The word “blurbs” is marketing speak for quotes from people about your book. Most “How to Get Published” books that I’ve read mention getting great blurbs as a sort of “Duh” and quickly move on to the next point. But I think that top-notch blurbs are critical and there’s an art to acquiring them. They’re particularly critical for those of us who don’t have great platforms, since they allow us to leverage the platforms of others.

If you’re Albert Einstein, you don’t need a quote from the head of the Physics Department at KSU saying you’re smart. But if you’re the head of the Physics Department, you could have used a quote by Einstein. But I should revise that statement. Even Einstein needs quotes of others to say that his book’s relevant, helpful, readable, impactful, etc.

I'm currently reading a Chicken Soup book for writers. With over 30 books to the series and worldwide sales of 50 million copies in 30 languages, it’s nothing less than a publishing phenomenon. You'd think they'd be beyond needing blurbs. Yet, a full third of the back cover is devoted to blurbs. Open the cover and you’ll find two full pages of blurbs.

If Jack Canfield and Mark Victor Hansen (the Chicken Soup authors/compilers) still need blurbs, how much more do we? So let’s camp here for a minute.

When you’re considering a book by an author you don’t know, don't you look seriously at the blurbs? Let’s say you like Sue Grafton’s style and you’re looking for other novels of her type. You find a novel with a blurb by Sue Grafton saying, “I wish I’d written this book!” Does this endorsement help sway you? Of course! If you’re looking for a book on Amazon.com, do you typically read some of the reader reviews before purchasing? I do. I want to know what others are saying.

I hit a local library sale last weekend, particularly looking for books on “persuasion,” for some future research. I found one book that looked like it might fit the bill, but

1) I didn’t know the author.
2) I saw no bio telling me why this author was worth reading. I started thinking, “Come on! Convince me that I should read your book!”
3) There were no blurbs, either by experts in the field or even just general readers. She failed to establish her authority and I put it back, not even willing to pay $1.00 for it! One enthusiastic blurb might have sold me.
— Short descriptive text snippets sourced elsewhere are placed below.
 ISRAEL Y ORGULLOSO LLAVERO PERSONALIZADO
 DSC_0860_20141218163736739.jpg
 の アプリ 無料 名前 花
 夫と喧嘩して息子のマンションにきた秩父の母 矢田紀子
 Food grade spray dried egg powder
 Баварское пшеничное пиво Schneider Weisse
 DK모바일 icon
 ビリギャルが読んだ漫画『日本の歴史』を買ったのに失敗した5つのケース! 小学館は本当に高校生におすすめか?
For the low- or no-profile writer, a blurb can grant you instant authority. It’s as if someone on a higher platform took you by the hand, lifted you up and allowed you to share her platform.
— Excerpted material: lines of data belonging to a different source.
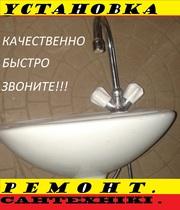 СантеХническая  Установка.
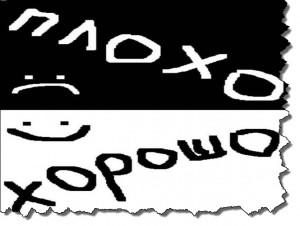 3_ploho_horosho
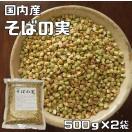 【予約販売】豆力 こだわりの北海道産そばの実 1kg (むき蕎麦)【脱穀済み】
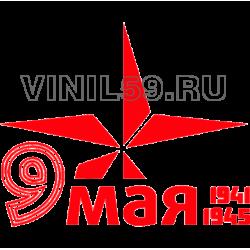 5097. 9 Мая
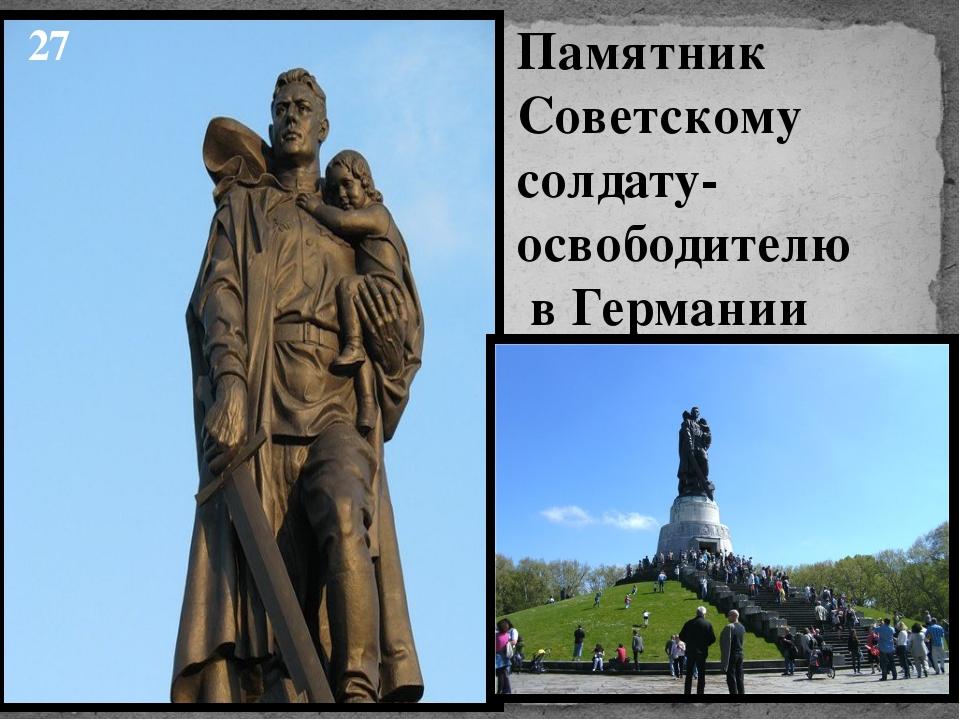 27 Памятник Советскому солдату-освободителю в Германии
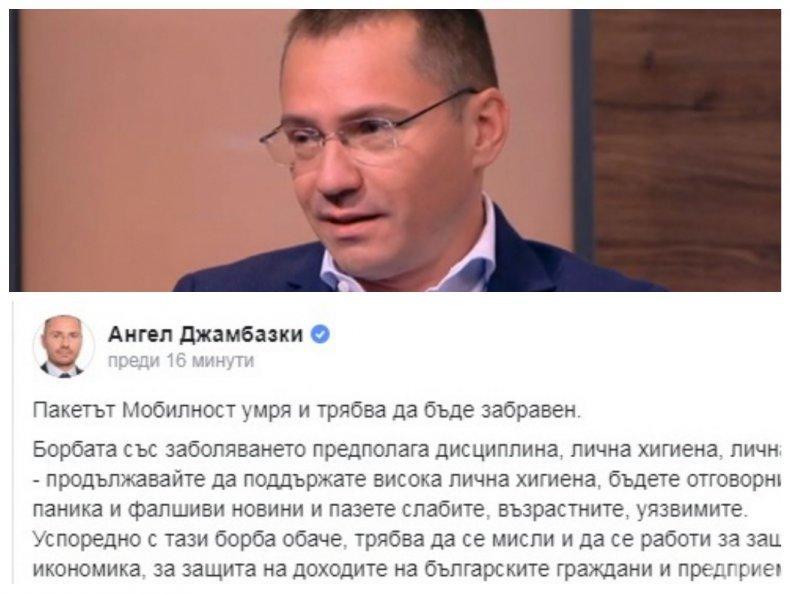 """Ангел Джамбазки обяви смъртта на пакета """"Мобилност"""""""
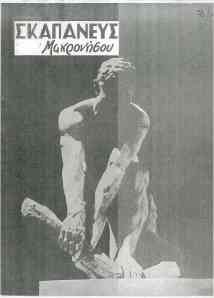 Skapaneas Makronissou [issue 3 (7/1950)]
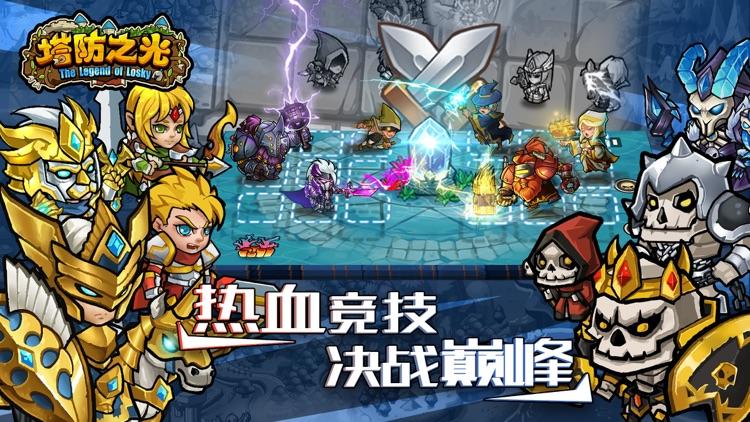 塔防之光:The legend of losky screenshot-3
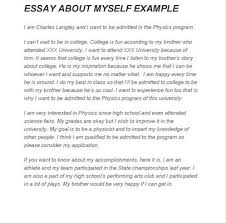 example essay about my self jembatan timbang co example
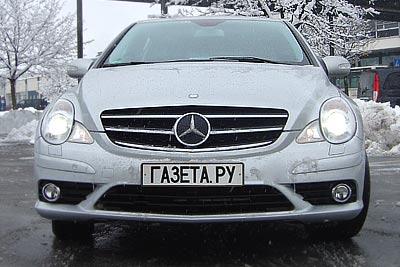 Mercedes-Benz R-class. Фото с сайта gazeta.ru.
Getting Your Passion into Print is a wonderful book on getting published. The authors work for a New York publisher and understand the publishing industry intimately. Understanding the power of blurbs, they put them on the front cover and even the binding, so that browsers could see a blurb without even taking the book out of the rack. Brilliant!
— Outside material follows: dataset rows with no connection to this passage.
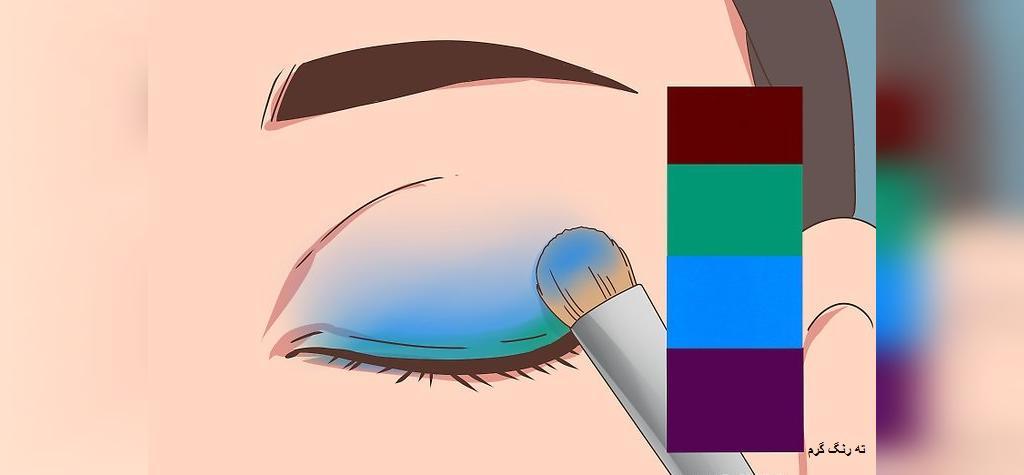سایه چشم مناسب افراد با پوست تیره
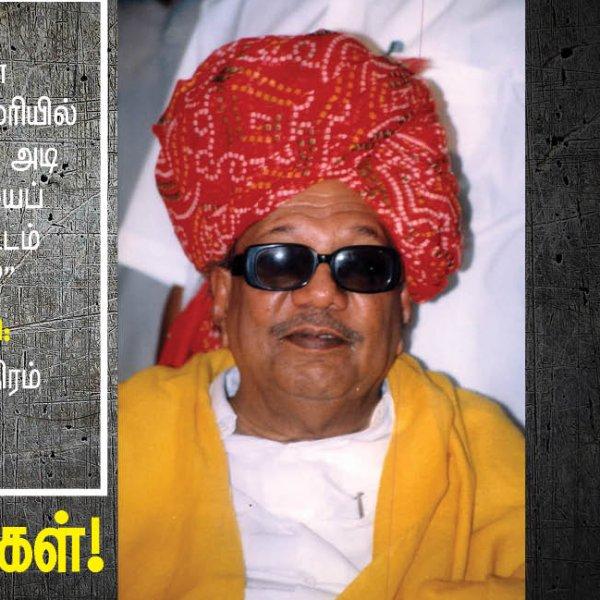 Jovial moments from Karunanidhi's political life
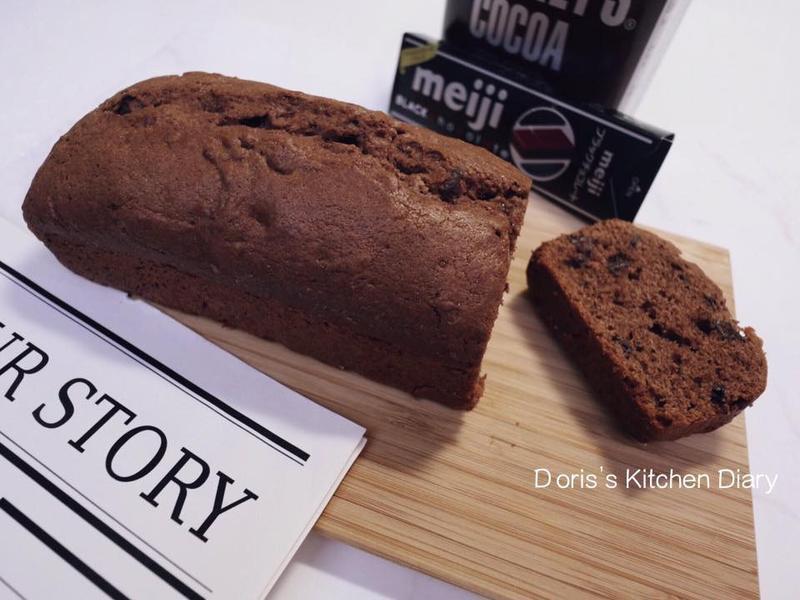 香濃巧克力磅蛋糕(吃得到巧克力碎)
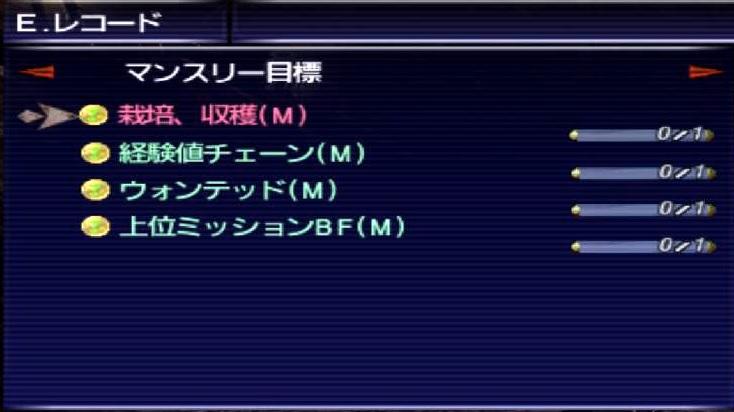 f:id:kagurazaka-c:20191115043734j:plain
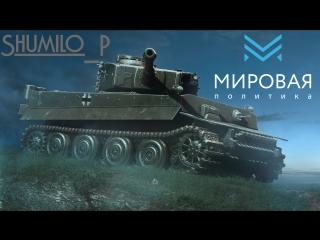 За одну минуту. Выпуск 50. Panzerkampfwagen VI Ausf. H1 «Tiger»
Why are blurbs so critical? Praise yourself and you’re bragging; let another praise you and it’s authority.

As King Solomon put it,

"Let another praise you, and not your own mouth;
someone else, and not your own lips."

Blurbs for Agents and Publishers

Don’t view blurbs as only for potential buyers. Think earlier in the process. I see them as huge for acquiring an agent and a publisher. Imagine the state of one of my early manuscripts as it sat on the desk of an acquisitions editor who has thirty manuscripts piled on her desk, of which she she can choose one. She’s looking for reasons to narrow down the list. So she sees this no-name author (me) with no publishing record and no platform. She’s ready to shove it into the return envelope with the standard rejection letter ("Doesn’t meet our present publishing needs.”) when she notices a blurb on my one page query from prolific author Josh McDowell saying that every mom dad and child needs to read it. So she reads further into the proposal and finds that Robertson McQuilkin, respected author and president of Columbia International University, calls it the best manuscript he’s read on a much-needed subject. Barry St. Clair, a noted authority on youth work and prolific author, says it’s critical for our times.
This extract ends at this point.